### WHAT IS NEEDED:
Report every line that contains the word "would", matching case exactly.

### RECORDS SHOWN:

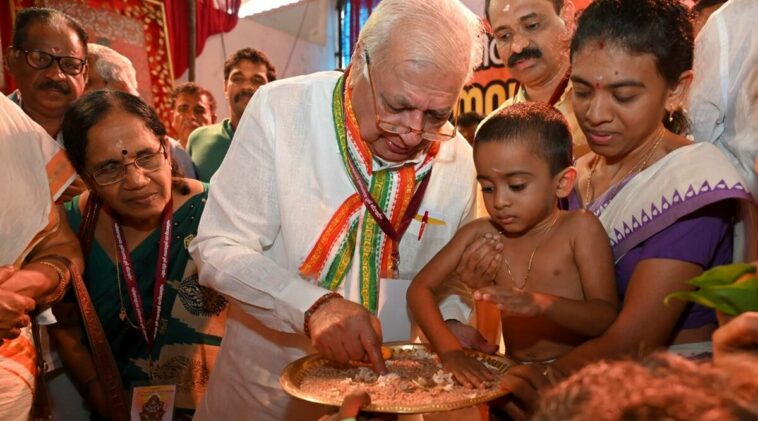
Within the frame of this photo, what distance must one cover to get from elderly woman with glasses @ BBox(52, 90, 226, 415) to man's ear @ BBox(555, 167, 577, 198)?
160 cm

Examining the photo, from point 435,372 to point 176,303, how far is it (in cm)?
155

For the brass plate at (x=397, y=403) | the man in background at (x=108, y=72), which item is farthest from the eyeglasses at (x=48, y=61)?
the brass plate at (x=397, y=403)

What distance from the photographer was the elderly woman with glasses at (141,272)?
9.77ft

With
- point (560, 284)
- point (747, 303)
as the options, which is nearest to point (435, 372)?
point (560, 284)

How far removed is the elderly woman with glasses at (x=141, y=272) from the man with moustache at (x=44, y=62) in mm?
808

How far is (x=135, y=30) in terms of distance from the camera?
882cm

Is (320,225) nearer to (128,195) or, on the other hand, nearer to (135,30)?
(128,195)

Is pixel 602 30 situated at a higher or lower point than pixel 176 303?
higher

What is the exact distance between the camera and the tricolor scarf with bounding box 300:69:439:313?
96.0 inches

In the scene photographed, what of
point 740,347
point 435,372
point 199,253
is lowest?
point 435,372

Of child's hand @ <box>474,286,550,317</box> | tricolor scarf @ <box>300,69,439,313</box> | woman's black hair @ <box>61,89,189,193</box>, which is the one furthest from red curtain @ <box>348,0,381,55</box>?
child's hand @ <box>474,286,550,317</box>

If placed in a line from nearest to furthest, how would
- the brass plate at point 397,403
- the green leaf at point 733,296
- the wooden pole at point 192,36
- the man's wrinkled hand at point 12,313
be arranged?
1. the green leaf at point 733,296
2. the brass plate at point 397,403
3. the man's wrinkled hand at point 12,313
4. the wooden pole at point 192,36

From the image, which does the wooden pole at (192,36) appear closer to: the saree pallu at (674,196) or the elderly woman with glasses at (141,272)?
the elderly woman with glasses at (141,272)

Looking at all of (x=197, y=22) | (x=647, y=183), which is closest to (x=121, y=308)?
(x=647, y=183)
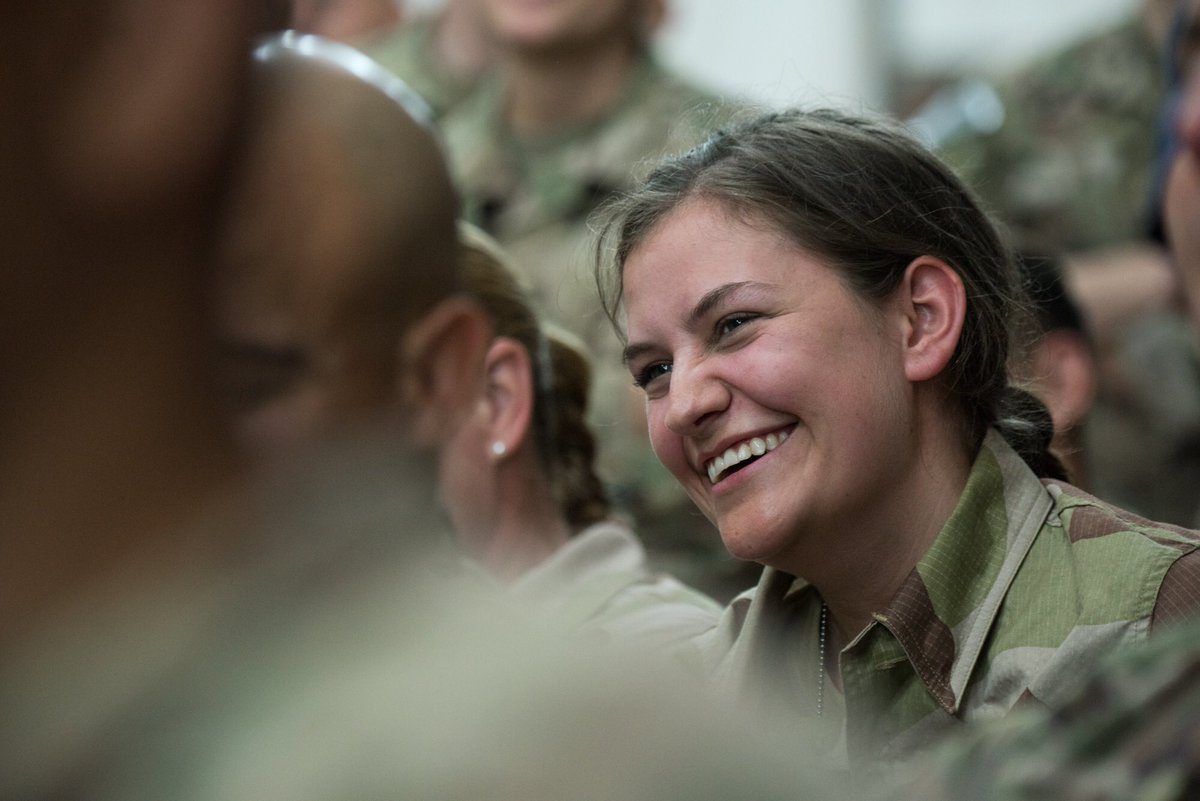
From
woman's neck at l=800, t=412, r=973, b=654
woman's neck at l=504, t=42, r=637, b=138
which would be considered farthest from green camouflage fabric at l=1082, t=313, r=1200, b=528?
woman's neck at l=800, t=412, r=973, b=654

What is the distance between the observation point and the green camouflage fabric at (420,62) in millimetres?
4168

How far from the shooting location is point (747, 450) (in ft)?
4.88

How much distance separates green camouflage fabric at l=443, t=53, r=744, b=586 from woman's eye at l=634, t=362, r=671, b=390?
126 cm

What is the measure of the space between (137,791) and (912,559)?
1089 mm

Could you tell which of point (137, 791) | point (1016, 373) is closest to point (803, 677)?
point (1016, 373)

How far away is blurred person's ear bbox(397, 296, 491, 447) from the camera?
2.22 feet

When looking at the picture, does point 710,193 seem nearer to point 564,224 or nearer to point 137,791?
point 137,791

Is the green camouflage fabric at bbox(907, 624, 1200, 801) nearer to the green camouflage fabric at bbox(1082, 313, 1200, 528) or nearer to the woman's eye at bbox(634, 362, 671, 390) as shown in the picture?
the woman's eye at bbox(634, 362, 671, 390)

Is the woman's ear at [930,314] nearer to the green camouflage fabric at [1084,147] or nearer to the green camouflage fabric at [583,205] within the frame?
the green camouflage fabric at [583,205]

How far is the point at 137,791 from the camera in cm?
49

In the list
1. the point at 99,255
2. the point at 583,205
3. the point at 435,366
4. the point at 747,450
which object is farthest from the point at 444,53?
the point at 99,255

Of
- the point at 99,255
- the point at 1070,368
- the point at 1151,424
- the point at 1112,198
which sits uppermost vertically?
the point at 99,255

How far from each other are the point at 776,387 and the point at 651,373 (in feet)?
0.58

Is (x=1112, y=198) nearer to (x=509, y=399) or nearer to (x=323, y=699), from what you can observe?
(x=509, y=399)
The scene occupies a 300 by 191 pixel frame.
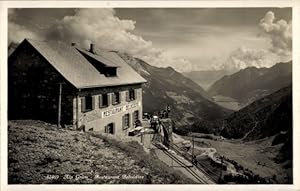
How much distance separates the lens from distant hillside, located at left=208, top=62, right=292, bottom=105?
424 centimetres

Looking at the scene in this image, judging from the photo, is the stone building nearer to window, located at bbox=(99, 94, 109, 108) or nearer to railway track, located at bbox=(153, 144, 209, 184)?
window, located at bbox=(99, 94, 109, 108)

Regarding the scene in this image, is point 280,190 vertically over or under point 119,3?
under

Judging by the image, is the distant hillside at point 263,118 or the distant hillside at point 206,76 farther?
the distant hillside at point 206,76

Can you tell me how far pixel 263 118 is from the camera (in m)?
4.40

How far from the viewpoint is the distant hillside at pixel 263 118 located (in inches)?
167

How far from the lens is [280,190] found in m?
4.23

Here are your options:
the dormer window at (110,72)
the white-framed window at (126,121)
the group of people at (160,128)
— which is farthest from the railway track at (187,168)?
the dormer window at (110,72)

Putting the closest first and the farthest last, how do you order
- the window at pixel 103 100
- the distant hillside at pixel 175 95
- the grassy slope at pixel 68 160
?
the grassy slope at pixel 68 160 < the window at pixel 103 100 < the distant hillside at pixel 175 95

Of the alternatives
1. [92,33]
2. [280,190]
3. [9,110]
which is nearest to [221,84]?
[280,190]

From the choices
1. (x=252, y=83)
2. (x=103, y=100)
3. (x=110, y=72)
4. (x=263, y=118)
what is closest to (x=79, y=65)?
(x=110, y=72)

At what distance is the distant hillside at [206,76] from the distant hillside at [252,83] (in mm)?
61

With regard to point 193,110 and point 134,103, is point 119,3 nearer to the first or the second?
point 134,103

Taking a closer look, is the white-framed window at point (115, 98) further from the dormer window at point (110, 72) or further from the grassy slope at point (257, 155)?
the grassy slope at point (257, 155)

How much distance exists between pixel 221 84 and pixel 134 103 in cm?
114
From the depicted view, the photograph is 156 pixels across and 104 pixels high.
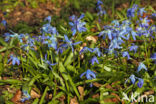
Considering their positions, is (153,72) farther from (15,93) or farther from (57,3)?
(57,3)

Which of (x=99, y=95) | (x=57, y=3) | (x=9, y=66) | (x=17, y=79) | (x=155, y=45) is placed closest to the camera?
(x=99, y=95)

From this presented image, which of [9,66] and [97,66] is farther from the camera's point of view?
[9,66]

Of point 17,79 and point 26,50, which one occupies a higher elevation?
point 26,50

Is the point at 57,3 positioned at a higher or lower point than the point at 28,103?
higher

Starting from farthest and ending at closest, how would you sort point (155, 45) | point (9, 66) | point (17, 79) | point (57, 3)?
point (57, 3) < point (155, 45) < point (9, 66) < point (17, 79)

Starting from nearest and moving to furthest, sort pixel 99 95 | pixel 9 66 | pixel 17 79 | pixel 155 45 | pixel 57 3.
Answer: pixel 99 95 < pixel 17 79 < pixel 9 66 < pixel 155 45 < pixel 57 3

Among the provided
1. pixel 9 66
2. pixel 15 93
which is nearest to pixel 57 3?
pixel 9 66

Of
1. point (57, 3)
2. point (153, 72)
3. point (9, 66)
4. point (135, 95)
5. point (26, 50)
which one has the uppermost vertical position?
point (57, 3)

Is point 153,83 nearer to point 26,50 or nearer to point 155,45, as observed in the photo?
point 155,45

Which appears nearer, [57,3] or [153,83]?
[153,83]
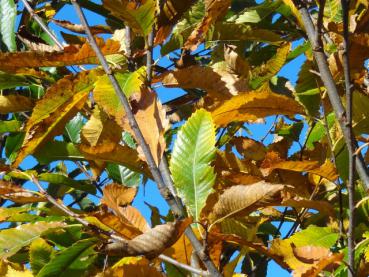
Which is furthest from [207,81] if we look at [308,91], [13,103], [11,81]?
[11,81]

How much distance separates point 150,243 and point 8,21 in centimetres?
148

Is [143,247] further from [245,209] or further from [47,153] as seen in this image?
[47,153]

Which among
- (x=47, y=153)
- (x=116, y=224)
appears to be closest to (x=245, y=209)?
(x=116, y=224)

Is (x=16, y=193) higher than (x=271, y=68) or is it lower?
lower

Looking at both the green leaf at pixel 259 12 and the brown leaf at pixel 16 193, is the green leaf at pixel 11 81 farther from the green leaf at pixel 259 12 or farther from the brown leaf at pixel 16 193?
the green leaf at pixel 259 12

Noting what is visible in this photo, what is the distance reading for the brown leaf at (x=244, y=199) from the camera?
38.9 inches

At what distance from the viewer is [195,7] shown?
5.65 feet

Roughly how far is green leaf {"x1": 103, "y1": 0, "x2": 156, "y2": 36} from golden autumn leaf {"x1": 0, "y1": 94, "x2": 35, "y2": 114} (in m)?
0.45

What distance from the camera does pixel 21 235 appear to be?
141 centimetres

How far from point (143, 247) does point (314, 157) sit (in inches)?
Result: 34.4

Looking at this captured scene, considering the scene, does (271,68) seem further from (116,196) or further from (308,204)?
(116,196)

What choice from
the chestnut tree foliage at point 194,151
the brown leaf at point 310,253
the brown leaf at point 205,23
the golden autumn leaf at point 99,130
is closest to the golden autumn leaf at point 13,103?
the chestnut tree foliage at point 194,151

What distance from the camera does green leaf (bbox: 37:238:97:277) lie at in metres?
1.27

### EXERCISE RESULT:
If placed in a line from nearest to furthest, how would
which would be considered farthest from green camouflage fabric at l=1082, t=313, r=1200, b=528?
Starting from farthest and ending at closest, how would you sort point (155, 45) | point (9, 66) | point (17, 79) | point (57, 3)?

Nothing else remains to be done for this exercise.